- Opening Delimiter -

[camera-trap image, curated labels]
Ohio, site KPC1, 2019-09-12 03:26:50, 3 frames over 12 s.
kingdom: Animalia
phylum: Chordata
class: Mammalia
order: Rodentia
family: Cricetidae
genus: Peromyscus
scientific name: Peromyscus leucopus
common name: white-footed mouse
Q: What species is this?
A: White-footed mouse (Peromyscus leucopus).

- Closing Delimiter -

• [Assignment]:
Reproduce the lines word for word, starting at the one holding "order: Rodentia" and ending at the final line of the material above.

• [Answer for this exercise]:
order: Rodentia
family: Cricetidae
genus: Peromyscus
scientific name: Peromyscus leucopus
common name: white-footed mouse
Q: What species is this?
A: White-footed mouse (Peromyscus leucopus).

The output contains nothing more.